The RELM family comprises RELM-α, RELM-β, RELM-γ and resistin. RELM-β is related to resistin and is expressed in the colon. In rodents, resistin is produced by adipose tissue and is a significant regulator of glucose metabolism and insulin sensitivity. Hyperresistinemia in rodents causes insulin resistance and predisposition to type 2 diabetes. In humans, resistin is produced by the macrophages, which stimulates the macrophage secretion of pro-inflammatrory cytokines. Some studies have shown a correlation between increased serum resistin levels and atherosclerosis. Another study shows an increase of resistin levels in mice with atherosclerotic lesions. Many studies have tried to translate the mouse data to humans by answering the question whether levels of resistin are increased in human obesity, insulin resistance, and/ or type 2 diabetes. Some groups failed to identify changes in resistin levels with obesity, insulin resistance, or type 2 diabetes while other studies that used diverse populations and different assays, have found significant relationships with one or more of these conditions.
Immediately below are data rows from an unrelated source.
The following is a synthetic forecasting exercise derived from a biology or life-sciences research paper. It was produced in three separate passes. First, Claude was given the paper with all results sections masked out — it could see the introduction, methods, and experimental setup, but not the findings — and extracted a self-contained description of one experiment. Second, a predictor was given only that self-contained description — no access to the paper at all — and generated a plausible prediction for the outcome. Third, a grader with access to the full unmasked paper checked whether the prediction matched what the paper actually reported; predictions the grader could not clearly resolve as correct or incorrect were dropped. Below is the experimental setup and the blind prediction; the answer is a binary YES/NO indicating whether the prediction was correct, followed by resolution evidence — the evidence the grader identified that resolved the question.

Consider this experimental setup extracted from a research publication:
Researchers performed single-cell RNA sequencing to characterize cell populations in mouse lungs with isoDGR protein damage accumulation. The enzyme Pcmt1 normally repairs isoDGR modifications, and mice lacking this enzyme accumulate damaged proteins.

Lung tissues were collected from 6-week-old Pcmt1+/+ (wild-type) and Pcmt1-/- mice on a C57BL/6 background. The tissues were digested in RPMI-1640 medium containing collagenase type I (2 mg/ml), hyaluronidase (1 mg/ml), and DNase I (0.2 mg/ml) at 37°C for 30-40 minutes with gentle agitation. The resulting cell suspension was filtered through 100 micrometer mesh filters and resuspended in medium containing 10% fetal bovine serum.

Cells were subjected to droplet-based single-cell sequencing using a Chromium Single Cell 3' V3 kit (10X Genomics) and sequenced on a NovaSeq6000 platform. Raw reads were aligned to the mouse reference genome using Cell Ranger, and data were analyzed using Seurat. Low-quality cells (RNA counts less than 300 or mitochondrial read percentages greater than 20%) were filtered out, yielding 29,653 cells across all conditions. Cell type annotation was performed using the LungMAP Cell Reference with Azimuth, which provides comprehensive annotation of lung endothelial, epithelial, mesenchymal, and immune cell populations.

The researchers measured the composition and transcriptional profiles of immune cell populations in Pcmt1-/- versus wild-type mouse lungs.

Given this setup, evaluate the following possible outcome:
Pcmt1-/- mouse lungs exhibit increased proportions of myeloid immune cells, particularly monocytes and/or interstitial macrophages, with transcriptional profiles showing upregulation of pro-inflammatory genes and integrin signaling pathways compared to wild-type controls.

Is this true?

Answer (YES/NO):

SPECIMEN COLLECTION AND STORAGE 
Approximately 0.1 mL of serum is required per duplicate determination. Collect 2–5 mL of blood into an appropriately labelled tube and allow it to clot. Centrifuge and carefully remove the serum layer. Store at 4°C for up to 24 hours or at -10°C or lower if the analyses are to be done at a later date. Consider all human specimens as possible biohazardous materials and take appropriate precautions when handling.

CALCULATIONS 
1. Calculate the mean optical density of each calibrator duplicate. 
2. Plot a calibrator curve with the mean optical densities on the Y-axis and the calibrator concentrations on the X-axis. If immunoassay software is used, choose a 4-parameter or 5-parameter curve fitting method. 
3. Calculate the mean optical density of each unknown duplicate. 
4. Read the values of the serum samples directly off the calibrator curve.